Boston has become a highly-sought after destination for those looking to make a metropolitan move. That means prices are on the rise, especially with an ever-increasing number of concierge-style condos and apartment buildings cropping up in nearby commuter towns — so for young movers and those on a budget, it’s time to get into these desirable neighborhoods before the prices skyrocket.

Here is your guide to moving to Boston’s trending neighborhoods that won’t bankrupt you.


With the lowest crime rate in Boston and over 570 acres of parks, playing fields, and playgrounds, Roxbury is a surprisingly attractive neighborhood for those looking to live on the fringe of Boston without dealing with prohibitive rent and the parking headaches of city life.

Once home to Malcolm X and Dr. Martin Luther King (a graduate of Boston University), Roxbury has a deep and rich cultural history. These days it hosts a range of residents, from young families to working professionals.  Housing options similarly range from Greek revival houses to multifamily homes and apartment complexes, and the median rent is $1323 for a one-bedroom apartment — 22% lower than Boston’s average.

------------------------------------

* WHAT TO DO:
a) In the passage on affordable Boston neighborhoods, what is Roxbury's median rent for a one-bedroom apartment?
b) Retype the part of the passage on affordable Boston neighborhoods starting with "Boston has become" and going on through "of city life.".

------------------------------------

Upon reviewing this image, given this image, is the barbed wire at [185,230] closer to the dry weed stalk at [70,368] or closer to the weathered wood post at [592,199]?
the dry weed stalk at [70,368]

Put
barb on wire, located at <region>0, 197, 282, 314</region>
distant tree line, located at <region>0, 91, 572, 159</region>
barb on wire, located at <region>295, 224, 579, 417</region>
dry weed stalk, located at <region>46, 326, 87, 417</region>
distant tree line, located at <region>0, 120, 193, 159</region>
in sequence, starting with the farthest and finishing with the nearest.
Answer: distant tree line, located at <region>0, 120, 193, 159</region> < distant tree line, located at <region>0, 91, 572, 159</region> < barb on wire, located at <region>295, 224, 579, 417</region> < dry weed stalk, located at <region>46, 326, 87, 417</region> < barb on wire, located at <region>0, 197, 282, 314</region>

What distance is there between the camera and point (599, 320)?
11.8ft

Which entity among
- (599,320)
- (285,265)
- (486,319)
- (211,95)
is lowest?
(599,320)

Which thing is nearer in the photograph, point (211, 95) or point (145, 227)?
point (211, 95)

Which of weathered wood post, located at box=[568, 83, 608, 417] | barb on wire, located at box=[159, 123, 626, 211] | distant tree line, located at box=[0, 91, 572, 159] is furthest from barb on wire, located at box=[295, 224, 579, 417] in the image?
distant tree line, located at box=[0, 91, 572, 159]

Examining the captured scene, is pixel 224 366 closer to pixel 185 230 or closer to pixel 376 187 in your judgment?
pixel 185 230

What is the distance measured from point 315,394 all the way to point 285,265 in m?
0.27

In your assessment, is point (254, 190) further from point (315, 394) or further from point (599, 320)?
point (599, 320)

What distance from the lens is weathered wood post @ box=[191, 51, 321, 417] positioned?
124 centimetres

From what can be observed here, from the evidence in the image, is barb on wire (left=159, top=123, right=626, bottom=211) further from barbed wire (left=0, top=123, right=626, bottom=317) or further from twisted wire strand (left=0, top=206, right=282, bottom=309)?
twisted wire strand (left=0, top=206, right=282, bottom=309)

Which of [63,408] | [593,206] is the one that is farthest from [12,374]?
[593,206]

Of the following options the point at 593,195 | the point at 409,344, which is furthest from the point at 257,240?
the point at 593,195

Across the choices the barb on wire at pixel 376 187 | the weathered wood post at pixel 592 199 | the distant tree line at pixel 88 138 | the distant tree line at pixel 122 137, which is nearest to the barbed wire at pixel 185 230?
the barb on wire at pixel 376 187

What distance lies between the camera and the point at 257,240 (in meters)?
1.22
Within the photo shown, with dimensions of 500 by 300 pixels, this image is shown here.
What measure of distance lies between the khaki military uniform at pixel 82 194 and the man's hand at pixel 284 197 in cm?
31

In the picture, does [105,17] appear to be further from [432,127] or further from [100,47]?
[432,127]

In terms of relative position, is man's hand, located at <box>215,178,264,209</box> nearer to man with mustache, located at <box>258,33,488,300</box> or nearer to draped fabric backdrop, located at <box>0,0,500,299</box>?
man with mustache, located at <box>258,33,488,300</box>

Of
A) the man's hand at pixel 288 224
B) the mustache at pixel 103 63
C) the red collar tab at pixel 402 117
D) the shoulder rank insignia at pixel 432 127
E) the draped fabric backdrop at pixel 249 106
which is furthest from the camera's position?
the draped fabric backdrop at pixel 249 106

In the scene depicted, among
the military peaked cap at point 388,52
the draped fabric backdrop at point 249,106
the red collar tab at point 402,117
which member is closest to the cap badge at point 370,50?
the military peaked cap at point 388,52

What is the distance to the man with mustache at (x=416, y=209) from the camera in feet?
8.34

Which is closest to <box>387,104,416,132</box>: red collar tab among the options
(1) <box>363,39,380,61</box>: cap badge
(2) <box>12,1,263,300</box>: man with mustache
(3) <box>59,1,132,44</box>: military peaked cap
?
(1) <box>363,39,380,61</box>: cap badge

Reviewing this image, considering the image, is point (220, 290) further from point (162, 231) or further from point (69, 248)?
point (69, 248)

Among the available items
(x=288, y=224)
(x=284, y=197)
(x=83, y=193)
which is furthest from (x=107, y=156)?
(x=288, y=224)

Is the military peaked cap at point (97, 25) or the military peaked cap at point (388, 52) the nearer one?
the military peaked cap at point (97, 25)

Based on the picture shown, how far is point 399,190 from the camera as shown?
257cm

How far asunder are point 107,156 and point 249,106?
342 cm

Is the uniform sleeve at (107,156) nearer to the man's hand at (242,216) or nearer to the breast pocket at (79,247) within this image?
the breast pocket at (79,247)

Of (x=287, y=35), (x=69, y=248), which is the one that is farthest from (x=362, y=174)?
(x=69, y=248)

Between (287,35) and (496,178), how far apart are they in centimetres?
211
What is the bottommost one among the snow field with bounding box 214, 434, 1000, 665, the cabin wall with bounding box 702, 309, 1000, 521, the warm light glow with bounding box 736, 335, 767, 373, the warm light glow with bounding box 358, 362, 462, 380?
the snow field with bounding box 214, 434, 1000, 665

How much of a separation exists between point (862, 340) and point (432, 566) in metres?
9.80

------------------------------------

* SOLVED TASKS:
a) $1323

b)
Boston has become a highly-sought after destination for those looking to make a metropolitan move. That means prices are on the rise, especially with an ever-increasing number of concierge-style condos and apartment buildings cropping up in nearby commuter towns — so for young movers and those on a budget, it’s time to get into these desirable neighborhoods before the prices skyrocket.

Here is your guide to moving to Boston’s trending neighborhoods that won’t bankrupt you.


With the lowest crime rate in Boston and over 570 acres of parks, playing fields, and playgrounds, Roxbury is a surprisingly attractive neighborhood for those looking to live on the fringe of Boston without dealing with prohibitive rent and the parking headaches of city life.